Monday, 26 September 2016

Challenge Of The WeeK: Wall Walk

Photo credit: Women Health Magazine


Wall walk is an excellent introduction to the handstand for those of you who haven't tried it before. It is a great exercise for your shoulders, biceps, triceps and core strength.
Wall walk is one the most difficult body weight exercises that works perfectly for strengthening the entire body. It incorporates virtually every muscle in your body and puts huge strain on your muscles because when you walk your feet up the wall, it places many of your muscle groups in an elongated position. 

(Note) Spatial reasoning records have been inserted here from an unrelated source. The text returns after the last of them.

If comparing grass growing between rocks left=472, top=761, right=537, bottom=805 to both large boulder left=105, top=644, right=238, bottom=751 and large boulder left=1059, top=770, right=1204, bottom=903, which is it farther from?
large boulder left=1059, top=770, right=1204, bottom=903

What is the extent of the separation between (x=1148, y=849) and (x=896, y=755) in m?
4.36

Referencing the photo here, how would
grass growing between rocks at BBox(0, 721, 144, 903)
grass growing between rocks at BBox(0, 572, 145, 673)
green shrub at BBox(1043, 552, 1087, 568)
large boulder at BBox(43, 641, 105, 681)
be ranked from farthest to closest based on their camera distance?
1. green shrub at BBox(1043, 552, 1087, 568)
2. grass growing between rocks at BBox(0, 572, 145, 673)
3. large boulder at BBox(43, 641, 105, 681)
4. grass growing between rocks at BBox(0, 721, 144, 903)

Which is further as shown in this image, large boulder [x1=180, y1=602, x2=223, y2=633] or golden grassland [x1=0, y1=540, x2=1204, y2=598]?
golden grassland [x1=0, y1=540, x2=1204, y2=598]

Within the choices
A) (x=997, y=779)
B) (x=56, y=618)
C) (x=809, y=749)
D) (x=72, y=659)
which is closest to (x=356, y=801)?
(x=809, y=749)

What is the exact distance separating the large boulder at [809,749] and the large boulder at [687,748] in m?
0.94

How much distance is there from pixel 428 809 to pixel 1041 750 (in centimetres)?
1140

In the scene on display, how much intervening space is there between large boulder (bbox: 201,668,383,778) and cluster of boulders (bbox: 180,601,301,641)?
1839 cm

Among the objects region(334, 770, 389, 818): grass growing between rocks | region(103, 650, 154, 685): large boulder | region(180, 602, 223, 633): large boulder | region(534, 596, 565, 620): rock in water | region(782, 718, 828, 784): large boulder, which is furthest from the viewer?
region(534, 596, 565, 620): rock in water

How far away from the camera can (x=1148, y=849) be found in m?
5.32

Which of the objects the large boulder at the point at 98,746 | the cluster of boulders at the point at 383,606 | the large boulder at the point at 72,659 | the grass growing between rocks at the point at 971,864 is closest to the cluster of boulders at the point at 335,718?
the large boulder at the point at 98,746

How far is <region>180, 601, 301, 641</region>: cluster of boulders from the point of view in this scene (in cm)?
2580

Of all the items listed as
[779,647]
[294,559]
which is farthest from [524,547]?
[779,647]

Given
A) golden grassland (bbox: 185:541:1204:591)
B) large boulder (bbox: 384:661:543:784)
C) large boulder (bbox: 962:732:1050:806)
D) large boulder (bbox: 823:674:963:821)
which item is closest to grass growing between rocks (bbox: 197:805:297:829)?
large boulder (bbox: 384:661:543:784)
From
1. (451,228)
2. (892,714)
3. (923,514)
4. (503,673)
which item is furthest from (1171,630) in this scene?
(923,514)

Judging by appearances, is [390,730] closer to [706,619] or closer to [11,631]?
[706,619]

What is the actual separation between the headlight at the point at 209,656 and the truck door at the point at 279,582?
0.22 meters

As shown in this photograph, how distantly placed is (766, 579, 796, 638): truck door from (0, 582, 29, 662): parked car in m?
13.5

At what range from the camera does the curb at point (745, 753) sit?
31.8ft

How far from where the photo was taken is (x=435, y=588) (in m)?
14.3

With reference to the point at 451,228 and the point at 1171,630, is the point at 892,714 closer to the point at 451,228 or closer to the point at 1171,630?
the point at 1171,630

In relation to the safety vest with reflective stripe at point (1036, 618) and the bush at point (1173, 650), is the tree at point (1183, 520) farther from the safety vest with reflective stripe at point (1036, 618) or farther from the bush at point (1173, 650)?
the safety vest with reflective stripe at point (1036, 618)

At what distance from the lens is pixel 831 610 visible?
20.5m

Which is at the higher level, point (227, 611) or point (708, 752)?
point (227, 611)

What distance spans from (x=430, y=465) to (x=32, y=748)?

Go to the nearest wall and get your feet nice and close to the wall. Crouch down facing away from the wall. Start walking your feet up the wall while simultaneously walking your hands towards the wall until you reach a handstand position. Now walk down, and start again.

Exercise Data
Type: Strength
Main Muscle Worked: Shoulders
Other Muscles: Abdominals, Biceps, Triceps
Equipment: None
Mechanics Type: Compound
Level: Intermediate
Force: Push

How To Perform Wall Walk


1.  Begin in a plank position with your feet against the wall.
  1. Walk your feet, one at a time, up the wall while simultaneously walking your hands back towards the wall. Keep your abs as tight as possible. Walk up until you reach a handstand position or your torso touches the wall or until you start to feel unstable or your back begins to arch.
  1. Reverse the movement; walk your hands away from the wall and your feet down the wall until you are back in the plank position. Repeat for the desired number of repetitions. This is 1 repetition, do 3 set of 5-10 repetitions.  

Bonus Tips

Wall walk is an extreme exercise, so be careful when doing it. If you have back pain I would recommend staying away from this move or strengthening your back with other exercises before trying wall walk.

To Make It Easier: Place your feet on a chair or box instead of the wall. Walk your hands toward the box while piking your butt up into the air.

To make it an abs workout too, do not let your feet drop in between sets. Try and  keep them up on the wall the whole time to really activate your core.

Important! Breathe in and out slowly throughout the move.